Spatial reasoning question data

══════

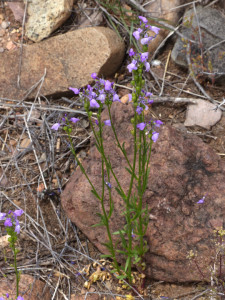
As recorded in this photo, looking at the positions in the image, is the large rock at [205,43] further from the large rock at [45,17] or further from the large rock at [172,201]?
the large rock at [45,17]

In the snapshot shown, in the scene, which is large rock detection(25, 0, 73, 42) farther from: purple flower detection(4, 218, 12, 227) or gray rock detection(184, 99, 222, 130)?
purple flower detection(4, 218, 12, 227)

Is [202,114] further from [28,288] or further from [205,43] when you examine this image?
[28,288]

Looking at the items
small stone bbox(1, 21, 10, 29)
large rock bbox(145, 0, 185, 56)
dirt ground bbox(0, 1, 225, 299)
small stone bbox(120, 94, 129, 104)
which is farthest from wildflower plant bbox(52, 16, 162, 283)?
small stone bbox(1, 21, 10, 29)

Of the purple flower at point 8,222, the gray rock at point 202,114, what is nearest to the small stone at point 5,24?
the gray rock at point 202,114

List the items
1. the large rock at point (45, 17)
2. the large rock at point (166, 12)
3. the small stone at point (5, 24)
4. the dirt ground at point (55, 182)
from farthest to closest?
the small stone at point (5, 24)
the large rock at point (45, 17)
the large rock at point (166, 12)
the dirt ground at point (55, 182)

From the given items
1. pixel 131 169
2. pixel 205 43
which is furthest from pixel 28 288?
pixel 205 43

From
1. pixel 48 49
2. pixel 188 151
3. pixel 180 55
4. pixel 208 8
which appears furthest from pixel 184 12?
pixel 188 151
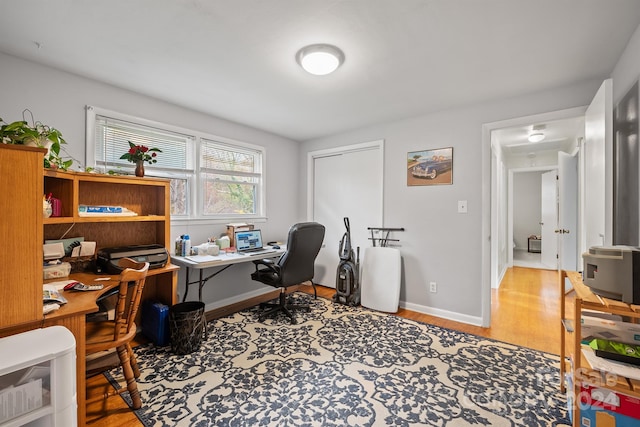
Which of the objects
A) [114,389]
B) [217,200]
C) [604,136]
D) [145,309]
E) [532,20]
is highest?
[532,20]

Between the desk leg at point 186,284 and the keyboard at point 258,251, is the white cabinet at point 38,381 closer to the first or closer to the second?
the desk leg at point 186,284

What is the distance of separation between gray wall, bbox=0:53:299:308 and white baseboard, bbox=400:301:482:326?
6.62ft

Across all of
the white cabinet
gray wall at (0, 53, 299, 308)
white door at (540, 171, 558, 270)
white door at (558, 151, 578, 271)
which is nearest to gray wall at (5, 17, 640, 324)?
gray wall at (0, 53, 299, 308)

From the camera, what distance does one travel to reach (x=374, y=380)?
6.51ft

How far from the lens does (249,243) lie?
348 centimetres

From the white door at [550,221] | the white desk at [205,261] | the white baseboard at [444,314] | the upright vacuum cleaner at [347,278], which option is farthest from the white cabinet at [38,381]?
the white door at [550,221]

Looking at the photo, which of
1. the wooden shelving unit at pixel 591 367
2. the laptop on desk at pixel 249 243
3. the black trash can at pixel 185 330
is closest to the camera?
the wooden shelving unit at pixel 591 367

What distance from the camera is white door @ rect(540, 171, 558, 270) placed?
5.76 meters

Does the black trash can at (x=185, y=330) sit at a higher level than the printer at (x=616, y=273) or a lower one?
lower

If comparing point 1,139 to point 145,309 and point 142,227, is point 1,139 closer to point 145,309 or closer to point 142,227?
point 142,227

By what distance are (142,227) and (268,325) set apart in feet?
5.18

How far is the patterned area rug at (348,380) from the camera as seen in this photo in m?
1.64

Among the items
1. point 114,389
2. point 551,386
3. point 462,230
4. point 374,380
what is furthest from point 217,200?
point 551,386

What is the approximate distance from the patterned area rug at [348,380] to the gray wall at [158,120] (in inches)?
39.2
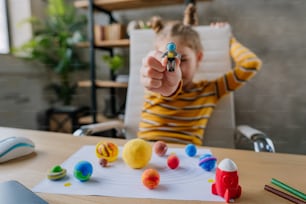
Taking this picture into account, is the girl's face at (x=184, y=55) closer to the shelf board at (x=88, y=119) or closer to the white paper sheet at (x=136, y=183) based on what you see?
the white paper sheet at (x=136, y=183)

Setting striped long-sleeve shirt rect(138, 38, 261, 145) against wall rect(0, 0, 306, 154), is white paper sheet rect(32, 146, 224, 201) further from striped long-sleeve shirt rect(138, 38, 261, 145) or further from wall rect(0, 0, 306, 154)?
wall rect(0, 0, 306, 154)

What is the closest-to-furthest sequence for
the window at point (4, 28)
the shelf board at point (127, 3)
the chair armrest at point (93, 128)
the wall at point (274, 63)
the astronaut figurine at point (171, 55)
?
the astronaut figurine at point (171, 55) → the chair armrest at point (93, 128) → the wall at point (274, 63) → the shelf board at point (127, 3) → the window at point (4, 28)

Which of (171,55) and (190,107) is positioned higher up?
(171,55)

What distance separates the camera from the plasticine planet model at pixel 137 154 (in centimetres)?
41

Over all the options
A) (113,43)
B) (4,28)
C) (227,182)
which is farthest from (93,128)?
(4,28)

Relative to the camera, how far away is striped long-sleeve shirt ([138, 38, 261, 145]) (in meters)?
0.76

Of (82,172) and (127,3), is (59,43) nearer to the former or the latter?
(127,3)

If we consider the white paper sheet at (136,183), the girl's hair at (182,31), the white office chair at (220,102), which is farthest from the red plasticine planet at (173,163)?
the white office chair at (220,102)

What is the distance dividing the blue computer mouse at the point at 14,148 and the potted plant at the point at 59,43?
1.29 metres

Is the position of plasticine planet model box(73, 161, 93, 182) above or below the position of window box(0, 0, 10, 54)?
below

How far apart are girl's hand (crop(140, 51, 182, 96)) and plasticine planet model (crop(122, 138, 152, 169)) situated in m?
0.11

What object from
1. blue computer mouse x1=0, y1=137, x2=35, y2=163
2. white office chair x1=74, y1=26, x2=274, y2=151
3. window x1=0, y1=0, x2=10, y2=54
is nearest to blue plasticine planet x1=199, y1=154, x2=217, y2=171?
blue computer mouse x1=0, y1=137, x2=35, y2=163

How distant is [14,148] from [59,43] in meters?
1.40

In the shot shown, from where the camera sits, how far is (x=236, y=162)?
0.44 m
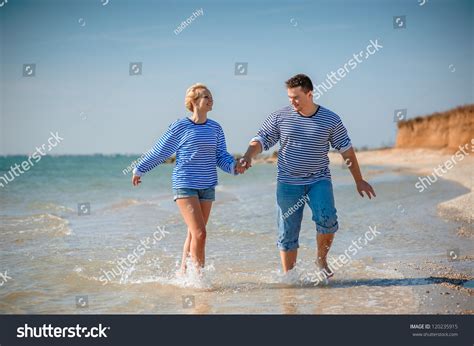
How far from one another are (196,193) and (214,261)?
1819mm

══════

What you should do
Copy out all the data exactly; skip the pictures.

Answer to this task
As recorded in this photo, looking at the positions in the image, is the large rock at [205,43] further from the large rock at [45,17] or further from the large rock at [172,201]?
the large rock at [45,17]

In the snapshot shown, in the scene, which is large rock detection(25, 0, 73, 42) farther from: purple flower detection(4, 218, 12, 227) or gray rock detection(184, 99, 222, 130)?
purple flower detection(4, 218, 12, 227)

Is [202,114] further from [28,288] or further from [205,43] when you examine this image?
[28,288]

Looking at the items
small stone bbox(1, 21, 10, 29)
large rock bbox(145, 0, 185, 56)
dirt ground bbox(0, 1, 225, 299)
small stone bbox(120, 94, 129, 104)
which is farthest from wildflower plant bbox(52, 16, 162, 283)?
small stone bbox(1, 21, 10, 29)

Of the purple flower at point 8,222, the gray rock at point 202,114, what is nearest to the small stone at point 5,24?
the gray rock at point 202,114

List the items
1. the large rock at point (45, 17)
2. the large rock at point (166, 12)
3. the small stone at point (5, 24)
4. the dirt ground at point (55, 182)
from farthest to closest?
the small stone at point (5, 24)
the large rock at point (45, 17)
the large rock at point (166, 12)
the dirt ground at point (55, 182)

From the given items
1. pixel 131 169
2. pixel 205 43
which is furthest from pixel 28 288?
pixel 205 43

From
1. pixel 48 49
2. pixel 188 151
3. pixel 180 55
4. pixel 208 8
which appears furthest from pixel 184 12?
pixel 188 151
Which of the objects
A) [114,389]
B) [217,200]
C) [604,136]
D) [145,309]
E) [532,20]
is highest?
[532,20]

Between the desk leg at point 186,284 and the keyboard at point 258,251, is the white cabinet at point 38,381 closer to the first or closer to the second?
the desk leg at point 186,284

What is the distance of separation between gray wall, bbox=0:53:299:308 and white baseboard, bbox=400:301:482:326?
6.62ft

Across all of
the white cabinet
gray wall at (0, 53, 299, 308)
white door at (540, 171, 558, 270)
white door at (558, 151, 578, 271)
which is nearest to gray wall at (5, 17, 640, 324)?
gray wall at (0, 53, 299, 308)

From the camera, what distance does one travel to reach (x=374, y=380)?
6.51ft

How far from the lens does (249,243) lie?
348 centimetres

From the white door at [550,221] | the white desk at [205,261] | the white baseboard at [444,314] | the upright vacuum cleaner at [347,278], which option is farthest from the white cabinet at [38,381]?
the white door at [550,221]

Looking at the photo, which of
1. the wooden shelving unit at pixel 591 367
2. the laptop on desk at pixel 249 243
3. the black trash can at pixel 185 330
is closest to the camera?
the wooden shelving unit at pixel 591 367

What distance from the camera is white door @ rect(540, 171, 558, 270) placed?
5.76 meters

Does the black trash can at (x=185, y=330) sit at a higher level than the printer at (x=616, y=273) or a lower one?
lower

If comparing point 1,139 to point 145,309 and point 142,227, is point 1,139 closer to point 145,309 or closer to point 142,227?
point 142,227

By what distance are (142,227) and (268,325) set apart in feet?
5.18

How far is the patterned area rug at (348,380) from the camera as seen in this photo in m?
1.64

Among the items
1. point 114,389
2. point 551,386
3. point 462,230
4. point 374,380
what is furthest from point 217,200?
point 551,386

What is the approximate distance from the patterned area rug at [348,380] to the gray wall at [158,120] (in inches)?
39.2
Taking this picture into account, is the girl's face at (x=184, y=55) closer to the shelf board at (x=88, y=119) or closer to the white paper sheet at (x=136, y=183) based on what you see?
the white paper sheet at (x=136, y=183)

Setting striped long-sleeve shirt rect(138, 38, 261, 145) against wall rect(0, 0, 306, 154), is white paper sheet rect(32, 146, 224, 201) further from striped long-sleeve shirt rect(138, 38, 261, 145) or further from wall rect(0, 0, 306, 154)?
wall rect(0, 0, 306, 154)

What is the closest-to-furthest sequence for
the window at point (4, 28)
the shelf board at point (127, 3)
the chair armrest at point (93, 128)
the wall at point (274, 63)
the astronaut figurine at point (171, 55)
?
the astronaut figurine at point (171, 55) → the chair armrest at point (93, 128) → the wall at point (274, 63) → the shelf board at point (127, 3) → the window at point (4, 28)

Which of (171,55) and (190,107) is positioned higher up?
(171,55)

What distance separates the camera from the plasticine planet model at pixel 137 154 (in centimetres)?
41

Over all the options
A) (113,43)
B) (4,28)
C) (227,182)
which is farthest from (93,128)?
(4,28)

Relative to the camera, how far away is striped long-sleeve shirt ([138, 38, 261, 145]) (in meters)?
0.76

Of (82,172) and (127,3), is (59,43) nearer to the former or the latter?
(127,3)

If we consider the white paper sheet at (136,183), the girl's hair at (182,31), the white office chair at (220,102), which is farthest from the red plasticine planet at (173,163)?
the white office chair at (220,102)

What is the distance dividing the blue computer mouse at the point at 14,148 and the potted plant at the point at 59,43?
1.29 metres

Is the position of plasticine planet model box(73, 161, 93, 182) above or below the position of window box(0, 0, 10, 54)?
below

How far apart are girl's hand (crop(140, 51, 182, 96)) and plasticine planet model (crop(122, 138, 152, 169)) situated in m?
0.11

What object from
1. blue computer mouse x1=0, y1=137, x2=35, y2=163
2. white office chair x1=74, y1=26, x2=274, y2=151
3. window x1=0, y1=0, x2=10, y2=54
is nearest to blue plasticine planet x1=199, y1=154, x2=217, y2=171?
blue computer mouse x1=0, y1=137, x2=35, y2=163

How distant is [14,148] from [59,43] in meters?
1.40

In the shot shown, from where the camera sits, how far is (x=236, y=162)?
0.44 m
How far from one another are (196,193) and (214,261)?
1819mm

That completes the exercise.